[PASSAGE SHOWN Boundary: Start]

The employer and tenant screening angle
Data brokers are not just for advertisers. Employment and tenant screening services use broker data to build background reports. These reports can include criminal records, credit history, eviction records and employment verification. Inaccuracies are common and can be costly.
If you are job-hunting or renting, it is worth checking what screening services might see. You have the right to dispute inaccuracies under the Fair Credit Reporting Act in the US and similar laws elsewhere.
Comparison: data broker types
| Type | Typical data | Primary buyers | Opt-out difficulty |
|---|---|---|---|
| Marketing data brokers | Demographics, interests, purchase history | Advertisers, brands | Hard (often no direct consumer opt-out) |
| People-search sites | Contact info, relatives, addresses | Individuals, investigators | Moderate (form-based opt-outs) |
| Credit bureaus | Credit history, loans, defaults | Lenders, employers | Moderate (regulated processes) |
| Location data brokers | Movement patterns, foot traffic | Retailers, real estate | Very hard (no direct consumer relationship) |
| Employment screening | Criminal, education, work history | Employers, landlords | Moderate (regulated, dispute rights) |
Conclusion
Data brokers are a structural feature of the modern economy, not a bug you can patch. You cannot opt out of the entire industry, but you can meaningfully reduce your exposure. Remove yourself from the major people-search sites, limit the behavioural data you generate with a tracker blocker like NovaBlock, minimise unnecessary data sharing, and check back periodically. The goal is not invisibility. It is making the profile less complete, less accurate and less valuable. For the rest of your privacy stack, see online privacy in 2026.

[PASSAGE SHOWN Boundary: End]
[DATA SUPPLIED Boundary: Start]

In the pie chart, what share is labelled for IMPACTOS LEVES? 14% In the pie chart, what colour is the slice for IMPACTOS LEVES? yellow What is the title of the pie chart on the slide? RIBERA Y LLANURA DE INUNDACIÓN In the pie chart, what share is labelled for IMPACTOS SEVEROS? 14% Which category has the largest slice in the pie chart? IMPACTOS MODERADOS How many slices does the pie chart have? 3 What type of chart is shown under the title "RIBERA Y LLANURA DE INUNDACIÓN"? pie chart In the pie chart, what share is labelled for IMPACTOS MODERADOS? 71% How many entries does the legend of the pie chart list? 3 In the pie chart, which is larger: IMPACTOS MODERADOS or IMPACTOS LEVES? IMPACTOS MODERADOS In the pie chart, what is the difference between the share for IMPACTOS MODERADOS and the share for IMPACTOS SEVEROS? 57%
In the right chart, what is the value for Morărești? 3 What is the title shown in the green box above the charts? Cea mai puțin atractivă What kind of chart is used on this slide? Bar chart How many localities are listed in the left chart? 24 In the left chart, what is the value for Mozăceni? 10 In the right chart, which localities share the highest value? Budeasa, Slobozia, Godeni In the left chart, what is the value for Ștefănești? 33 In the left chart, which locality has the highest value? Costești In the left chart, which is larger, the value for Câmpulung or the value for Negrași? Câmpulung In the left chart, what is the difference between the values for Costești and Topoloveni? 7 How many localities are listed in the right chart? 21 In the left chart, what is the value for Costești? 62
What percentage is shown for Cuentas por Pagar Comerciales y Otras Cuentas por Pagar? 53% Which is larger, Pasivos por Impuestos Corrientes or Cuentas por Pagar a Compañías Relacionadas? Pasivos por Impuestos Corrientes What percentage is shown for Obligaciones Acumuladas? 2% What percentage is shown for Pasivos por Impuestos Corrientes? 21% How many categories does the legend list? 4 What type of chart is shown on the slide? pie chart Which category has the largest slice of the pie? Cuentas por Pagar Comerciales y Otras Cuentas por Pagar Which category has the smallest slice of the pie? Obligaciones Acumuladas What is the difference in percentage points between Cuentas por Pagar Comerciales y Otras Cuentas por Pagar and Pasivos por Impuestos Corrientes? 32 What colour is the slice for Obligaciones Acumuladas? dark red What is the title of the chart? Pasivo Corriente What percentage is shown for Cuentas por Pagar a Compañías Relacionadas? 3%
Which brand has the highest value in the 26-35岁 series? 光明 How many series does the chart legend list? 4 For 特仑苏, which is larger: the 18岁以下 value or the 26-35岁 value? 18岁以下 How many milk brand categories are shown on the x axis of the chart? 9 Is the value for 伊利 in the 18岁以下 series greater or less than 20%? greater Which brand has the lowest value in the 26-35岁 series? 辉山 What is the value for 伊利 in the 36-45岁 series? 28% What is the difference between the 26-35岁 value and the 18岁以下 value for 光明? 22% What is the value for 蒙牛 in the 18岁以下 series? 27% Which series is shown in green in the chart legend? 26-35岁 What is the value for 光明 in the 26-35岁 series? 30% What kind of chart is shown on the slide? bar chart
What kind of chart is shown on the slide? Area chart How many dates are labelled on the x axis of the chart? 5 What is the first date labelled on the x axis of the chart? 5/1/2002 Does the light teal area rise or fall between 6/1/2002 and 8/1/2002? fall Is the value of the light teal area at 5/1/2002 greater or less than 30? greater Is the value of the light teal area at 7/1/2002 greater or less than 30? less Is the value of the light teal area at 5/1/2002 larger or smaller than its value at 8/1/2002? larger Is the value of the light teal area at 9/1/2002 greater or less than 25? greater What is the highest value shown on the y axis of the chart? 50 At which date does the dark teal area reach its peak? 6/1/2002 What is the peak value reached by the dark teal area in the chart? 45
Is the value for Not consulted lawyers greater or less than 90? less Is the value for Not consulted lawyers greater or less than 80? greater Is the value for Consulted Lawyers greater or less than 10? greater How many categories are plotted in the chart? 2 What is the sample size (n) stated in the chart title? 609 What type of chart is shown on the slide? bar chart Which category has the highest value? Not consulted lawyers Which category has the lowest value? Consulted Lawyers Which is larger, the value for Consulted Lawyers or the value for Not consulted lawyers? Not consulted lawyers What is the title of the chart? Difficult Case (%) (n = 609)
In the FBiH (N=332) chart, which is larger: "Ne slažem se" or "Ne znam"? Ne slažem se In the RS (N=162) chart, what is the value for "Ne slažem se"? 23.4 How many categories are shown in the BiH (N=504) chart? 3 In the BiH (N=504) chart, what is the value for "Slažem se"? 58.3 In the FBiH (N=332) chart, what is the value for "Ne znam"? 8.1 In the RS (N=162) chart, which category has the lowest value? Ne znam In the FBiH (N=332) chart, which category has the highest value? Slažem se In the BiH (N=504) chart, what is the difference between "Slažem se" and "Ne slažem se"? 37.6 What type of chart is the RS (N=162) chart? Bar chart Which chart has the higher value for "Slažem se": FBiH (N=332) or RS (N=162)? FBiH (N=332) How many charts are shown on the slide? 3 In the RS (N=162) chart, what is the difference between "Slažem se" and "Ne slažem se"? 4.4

[DATA SUPPLIED Boundary: End]

Extract the portion of the passage on data brokers starting at "If you are job-hunting" and ending at "similar laws elsewhere.", reproducing it word for word. The rows were drawn from a separate source and bear no relation to the passage on data brokers.

**EXERCISE RESULT**
If you are job-hunting or renting, it is worth checking what screening services might see. You have the right to dispute inaccuracies under the Fair Credit Reporting Act in the US and similar laws elsewhere.